> Required work
In the discussion about the Tube below, set down word for word the passage starting at "Yep, what Mrs" and ending at "any other consideration.".
(Document section Opens)
Instead as an exception I decided to stay at home and stay incommunicado from the whole world. Friends that were in the know that I'd normally be there thought I'd died.

The only people who play it "cheap" with passenger and staff safety are those creaming money off the railways.
 
Mrs Magpie said:
Ooh good, I can ask him why they sound a klaxon every time the tube pulls into Brixton too.

or why 9 out of ten they make the southbound train to brixton wait in the tunnel before reaching the platform? :mad: seriosuly, how hard can it be to have one train out the other one in?
 
Yep, what Mrs M said, there's some points there. (Remember a couple of years ago, the long close-down whilst they were replaced?)

Stopping beyond them means you can choose which platform to run in on when one becomes available, hence sometimes having to wait in the tunnel for a free platform.
 
The management screw the public to get maximum profits, the RMT use industrial action to get better conditions for staff. Good on em.
 
dogmatique said:

No, it's a pertinent point about why it is necessary to prioritise safety on the Tube over and above any other consideration.
(Document section Closes)
(Given entries Opens)
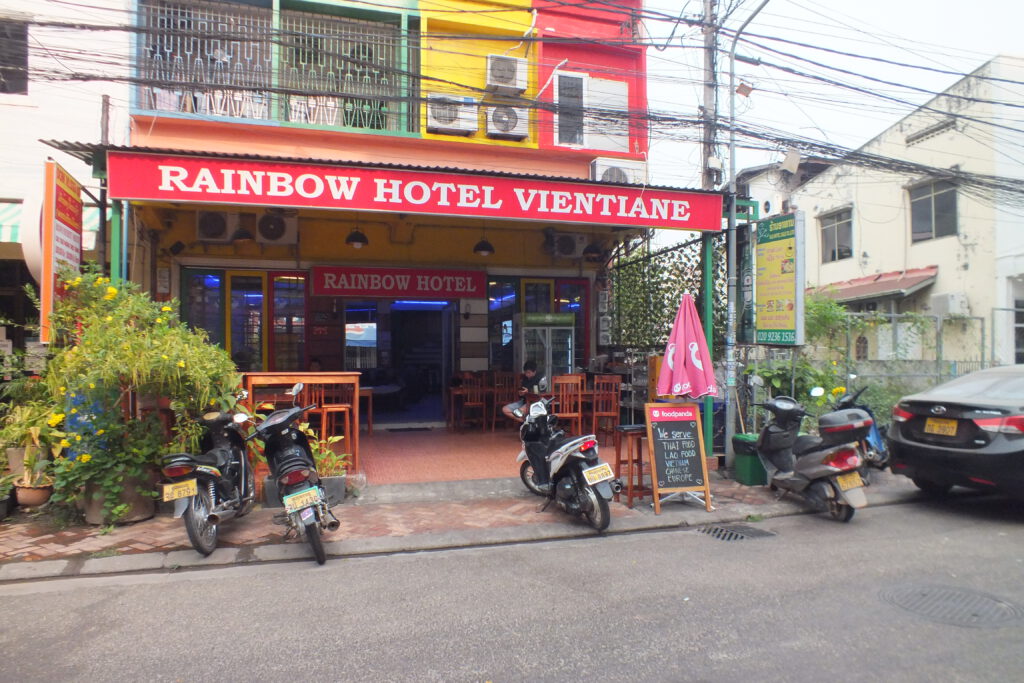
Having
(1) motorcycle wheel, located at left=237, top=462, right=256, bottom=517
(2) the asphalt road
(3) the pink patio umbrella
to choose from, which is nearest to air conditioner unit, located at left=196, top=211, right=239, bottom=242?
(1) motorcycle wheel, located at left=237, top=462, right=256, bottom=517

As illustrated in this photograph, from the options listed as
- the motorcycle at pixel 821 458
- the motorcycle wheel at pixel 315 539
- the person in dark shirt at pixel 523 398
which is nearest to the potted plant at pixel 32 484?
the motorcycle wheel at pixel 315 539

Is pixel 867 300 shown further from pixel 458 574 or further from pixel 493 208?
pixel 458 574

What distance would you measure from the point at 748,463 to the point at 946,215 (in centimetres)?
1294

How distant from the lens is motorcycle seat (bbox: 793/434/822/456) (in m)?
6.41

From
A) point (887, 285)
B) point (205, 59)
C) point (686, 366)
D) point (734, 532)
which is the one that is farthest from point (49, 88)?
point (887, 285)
(Given entries Closes)
(Given entries Opens)
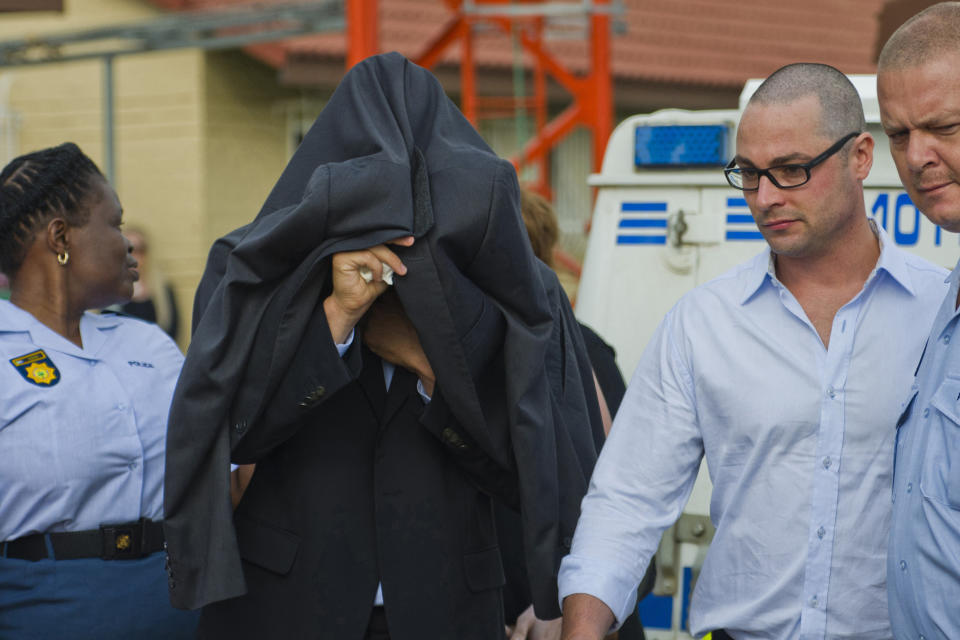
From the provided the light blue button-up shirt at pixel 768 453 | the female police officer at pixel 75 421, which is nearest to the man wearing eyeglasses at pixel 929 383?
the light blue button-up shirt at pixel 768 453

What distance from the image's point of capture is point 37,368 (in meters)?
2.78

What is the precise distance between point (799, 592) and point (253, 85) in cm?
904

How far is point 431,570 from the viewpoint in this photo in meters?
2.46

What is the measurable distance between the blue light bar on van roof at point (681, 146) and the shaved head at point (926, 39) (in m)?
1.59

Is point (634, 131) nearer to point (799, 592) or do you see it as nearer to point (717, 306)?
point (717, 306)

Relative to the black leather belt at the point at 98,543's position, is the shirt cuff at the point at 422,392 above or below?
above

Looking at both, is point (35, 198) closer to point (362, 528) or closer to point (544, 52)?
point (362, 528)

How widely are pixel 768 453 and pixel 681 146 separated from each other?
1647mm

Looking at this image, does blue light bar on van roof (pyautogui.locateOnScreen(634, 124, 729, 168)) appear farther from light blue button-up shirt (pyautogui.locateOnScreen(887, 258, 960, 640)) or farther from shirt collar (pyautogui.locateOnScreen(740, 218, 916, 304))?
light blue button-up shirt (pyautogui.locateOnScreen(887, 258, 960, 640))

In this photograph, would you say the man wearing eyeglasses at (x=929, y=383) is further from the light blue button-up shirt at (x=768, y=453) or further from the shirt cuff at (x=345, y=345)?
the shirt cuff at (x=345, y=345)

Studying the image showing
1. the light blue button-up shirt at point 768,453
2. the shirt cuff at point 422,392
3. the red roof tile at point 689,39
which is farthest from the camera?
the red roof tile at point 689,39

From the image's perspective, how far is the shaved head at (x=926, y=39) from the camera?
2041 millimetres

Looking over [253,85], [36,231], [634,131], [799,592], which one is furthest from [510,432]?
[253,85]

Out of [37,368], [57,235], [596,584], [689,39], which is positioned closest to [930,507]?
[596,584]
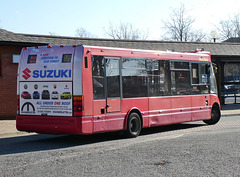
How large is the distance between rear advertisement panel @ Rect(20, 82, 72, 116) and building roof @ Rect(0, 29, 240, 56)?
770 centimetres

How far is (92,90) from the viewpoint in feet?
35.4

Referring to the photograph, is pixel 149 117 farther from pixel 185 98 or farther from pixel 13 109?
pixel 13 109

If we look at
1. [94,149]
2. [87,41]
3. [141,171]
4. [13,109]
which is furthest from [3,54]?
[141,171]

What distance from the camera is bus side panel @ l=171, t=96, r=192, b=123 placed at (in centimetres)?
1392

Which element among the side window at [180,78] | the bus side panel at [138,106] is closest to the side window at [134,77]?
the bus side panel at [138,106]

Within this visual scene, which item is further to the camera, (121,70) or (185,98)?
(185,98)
(Given entries Closes)
(Given entries Opens)
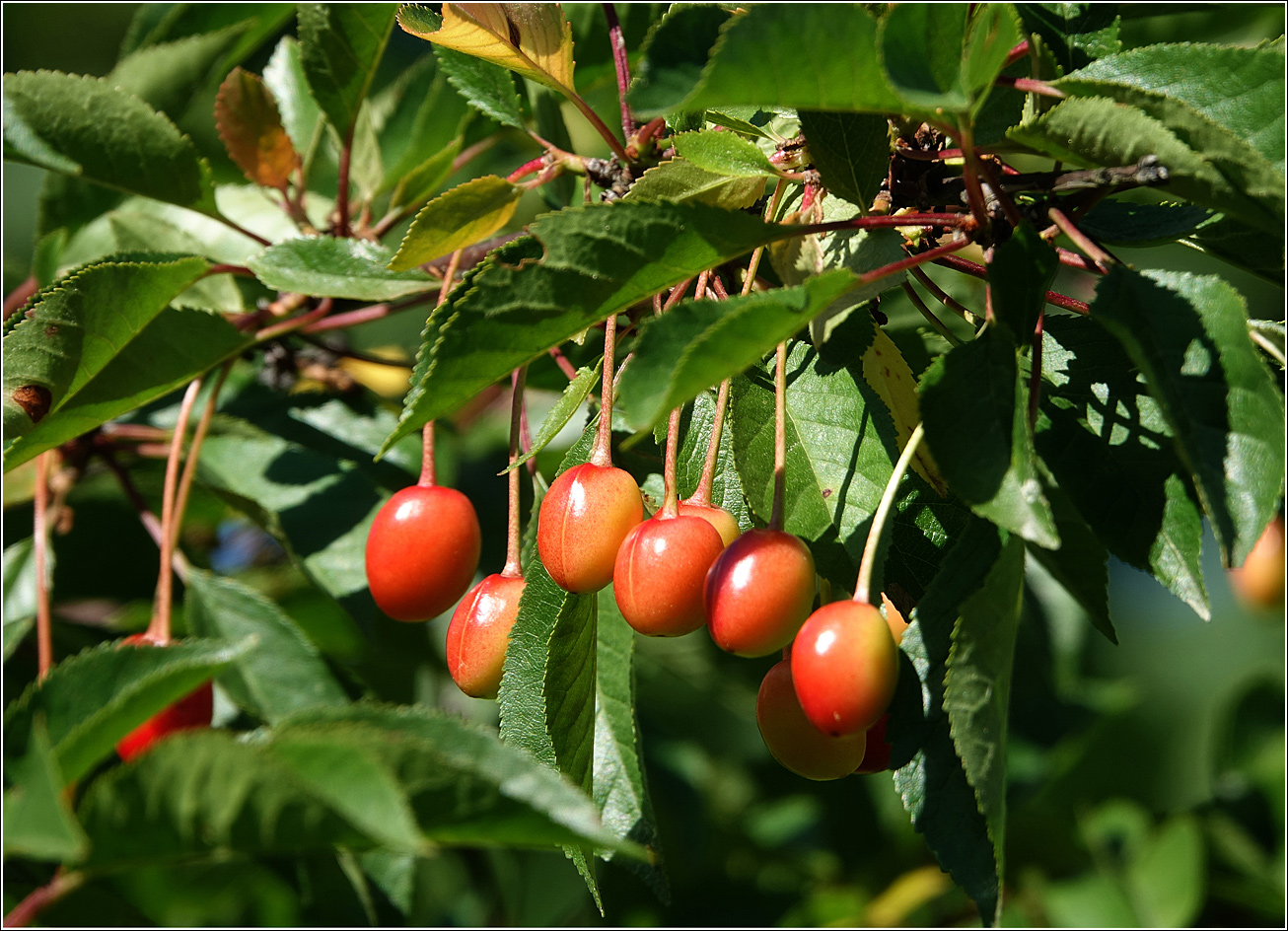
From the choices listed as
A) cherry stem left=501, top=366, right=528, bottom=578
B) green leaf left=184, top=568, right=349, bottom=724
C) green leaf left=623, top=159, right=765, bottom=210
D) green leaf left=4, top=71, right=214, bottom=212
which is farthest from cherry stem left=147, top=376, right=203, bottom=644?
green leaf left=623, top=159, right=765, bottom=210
(Given entries Closes)
> Output below
Yep, what Mrs M said, there's some points there. (Remember a couple of years ago, the long close-down whilst they were replaced?)

Stopping beyond them means you can choose which platform to run in on when one becomes available, hence sometimes having to wait in the tunnel for a free platform.
 
The management screw the public to get maximum profits, the RMT use industrial action to get better conditions for staff. Good on em.
 
dogmatique said:

No, it's a pertinent point about why it is necessary to prioritise safety on the Tube over and above any other consideration.